What was even worse was that I was struggling to make sense of why I wasn’t making that tea and doing what any self-respecting man would have been doing: crossing that lawn with a tray of hot beverages and waking up the hardworking people so we could all sleep at night.
It was four in the afternoon, and Jean was a surprisingly lovely human being, smart and decent at the same time as she was warm, and she obviously cared a great deal about Dylan and his family.
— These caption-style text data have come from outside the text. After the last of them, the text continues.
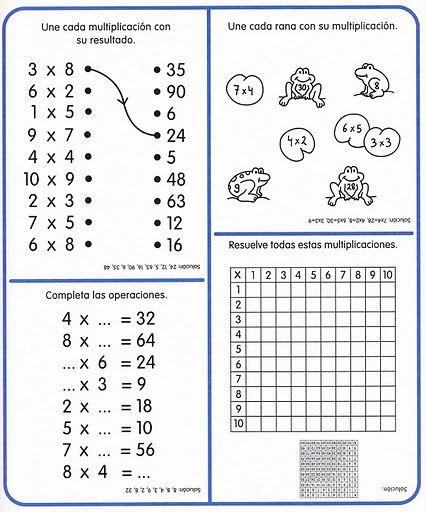 Mi Escuela Divertida Cuaderno De Actividades Matemáticas Las Tablas De Mu Tablas De Multiplicar Tabla De Multiplicar Para Imprimir Actividades De Matematicas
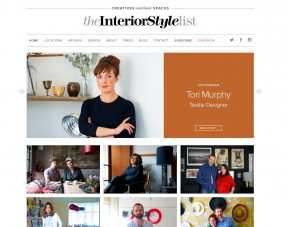 The interior stylelist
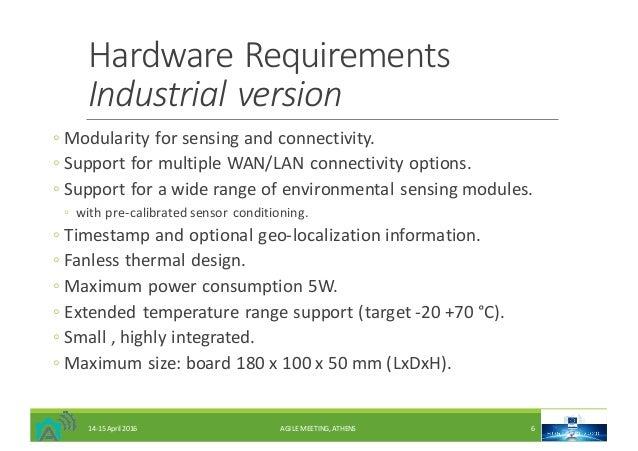 HardwareRequirements Industrialversion ◦ Modularityforsensingandconnectivity. ◦ SupportformultipleWAN/LANconnect...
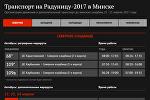 Инфографика Sputnik: транспорт на Радуницу-2017 в Минске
She’d been gutted to have missed Constance’s visit, and I could definitely see where everyone was coming from.
Constance was clearly struggling, and if she, as a sixteen-year-old, could communicate that as honestly as she had, I believed she probably was.
Her siblings were struggling. Everyone was struggling.
I was struggling.
Mostly with admitting to myself what an absolute tool I was. Because I didn’t make that cup of tea. Instead, I stumbled across the room and curled up on my bed and lay there, wondering what the hell I was supposed to do.
I was a straight -laced man. I did not share beds with other men .
I had no idea why that was even an issue because I had spent a very large part of my life dealing with my son’s ideas of who he was supposed to be.
When reading between the very blurry lines of the mixed signals he’d always presented, Reuben had never been straight.
He’d been the most generous human being with that heart of his, and his crushes had been violently passionate and not easy to miss.
Yet here I was. I knew things. I knew how the human heart worked. How emotions and attraction made people do strange things. Also not-so-strange things, because at the end of the day, we were all just that: human beings in need of other humans. Touch. Affection. Understanding and…
Attraction. Love.
I couldn’t even think it out loud. Love. I knew all about love. I had loved my son with everything I was from the day I first met him. It had been an undeniable bond, and that violently passionate nature he possessed? I knew it because I had it too. Just in a more subtle way.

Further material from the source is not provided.